WORK TO DO
Quote all of the data below verbatim, line for line.

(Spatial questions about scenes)
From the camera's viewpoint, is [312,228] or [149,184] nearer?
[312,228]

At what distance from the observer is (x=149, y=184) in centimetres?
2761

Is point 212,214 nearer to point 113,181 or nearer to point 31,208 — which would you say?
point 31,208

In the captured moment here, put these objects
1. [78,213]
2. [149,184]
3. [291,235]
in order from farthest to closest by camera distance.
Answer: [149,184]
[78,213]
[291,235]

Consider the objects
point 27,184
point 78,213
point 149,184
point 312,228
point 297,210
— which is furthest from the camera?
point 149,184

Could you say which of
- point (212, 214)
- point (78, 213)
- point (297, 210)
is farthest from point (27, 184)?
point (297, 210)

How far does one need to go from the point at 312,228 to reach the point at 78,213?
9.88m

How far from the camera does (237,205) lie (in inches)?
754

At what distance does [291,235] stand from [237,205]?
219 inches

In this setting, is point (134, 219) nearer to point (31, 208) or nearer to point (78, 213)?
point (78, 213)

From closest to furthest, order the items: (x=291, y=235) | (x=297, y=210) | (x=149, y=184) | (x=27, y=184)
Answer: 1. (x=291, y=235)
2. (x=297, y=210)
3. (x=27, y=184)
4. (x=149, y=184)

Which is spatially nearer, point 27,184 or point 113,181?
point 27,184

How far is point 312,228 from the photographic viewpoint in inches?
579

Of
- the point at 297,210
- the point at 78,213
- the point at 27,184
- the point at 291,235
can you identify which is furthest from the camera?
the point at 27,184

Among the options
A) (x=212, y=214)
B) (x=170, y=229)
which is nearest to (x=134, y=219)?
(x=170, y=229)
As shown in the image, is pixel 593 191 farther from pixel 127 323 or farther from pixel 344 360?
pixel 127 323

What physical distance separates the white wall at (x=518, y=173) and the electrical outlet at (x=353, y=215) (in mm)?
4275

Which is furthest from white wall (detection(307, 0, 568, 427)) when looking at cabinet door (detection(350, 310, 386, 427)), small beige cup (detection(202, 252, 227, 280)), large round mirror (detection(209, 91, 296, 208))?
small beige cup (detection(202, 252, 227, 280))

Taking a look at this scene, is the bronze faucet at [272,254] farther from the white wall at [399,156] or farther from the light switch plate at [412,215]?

FULL OUTPUT
From the camera's viewpoint, is [312,228] or [149,184] nearer?
[312,228]

At what distance from the observer is (x=149, y=184) in centimetres?
2761

Is point 212,214 nearer to point 113,181 or nearer to point 31,208 — which would you say?
point 31,208

In the captured moment here, put these objects
1. [78,213]
2. [149,184]
3. [291,235]
in order from farthest to closest by camera distance.
Answer: [149,184]
[78,213]
[291,235]

Consider the objects
point 27,184
point 78,213
point 149,184
point 312,228
point 297,210
— which is furthest from the camera?
point 149,184

Could you say which of
- point (212, 214)
- point (78, 213)
- point (297, 210)
is farthest from point (27, 184)?
point (297, 210)

How far does one need to go from the point at 312,228 to reach the point at 78,213?
9.88m

How far from the camera does (237,205) lie (in inches)?
754

At what distance does [291,235] stand from [237,205]?
219 inches

In this setting, is point (134, 219) nearer to point (31, 208) or nearer to point (78, 213)?
point (78, 213)

From closest to furthest, order the items: (x=291, y=235) | (x=297, y=210) | (x=149, y=184) | (x=27, y=184)
Answer: 1. (x=291, y=235)
2. (x=297, y=210)
3. (x=27, y=184)
4. (x=149, y=184)

Which is spatially nearer, point 27,184 or point 113,181?
point 27,184

How far is point 312,228 from the photographic viewpoint in inches?
579

Of
- the point at 297,210
- the point at 78,213
- the point at 27,184
- the point at 291,235
can you identify which is furthest from the camera?
the point at 27,184

Among the options
A) (x=212, y=214)
B) (x=170, y=229)
which is nearest to (x=134, y=219)?
(x=170, y=229)
As shown in the image, is pixel 593 191 farther from pixel 127 323 or farther from pixel 344 360?
pixel 127 323

What physical distance separates the white wall at (x=518, y=173) and the electrical outlet at (x=353, y=215) (in mm)?
4275

Which is furthest from white wall (detection(307, 0, 568, 427)) when looking at cabinet door (detection(350, 310, 386, 427)), small beige cup (detection(202, 252, 227, 280)), large round mirror (detection(209, 91, 296, 208))?
small beige cup (detection(202, 252, 227, 280))

Taking a look at this scene, is the bronze faucet at [272,254] farther from the white wall at [399,156] or farther from the light switch plate at [412,215]?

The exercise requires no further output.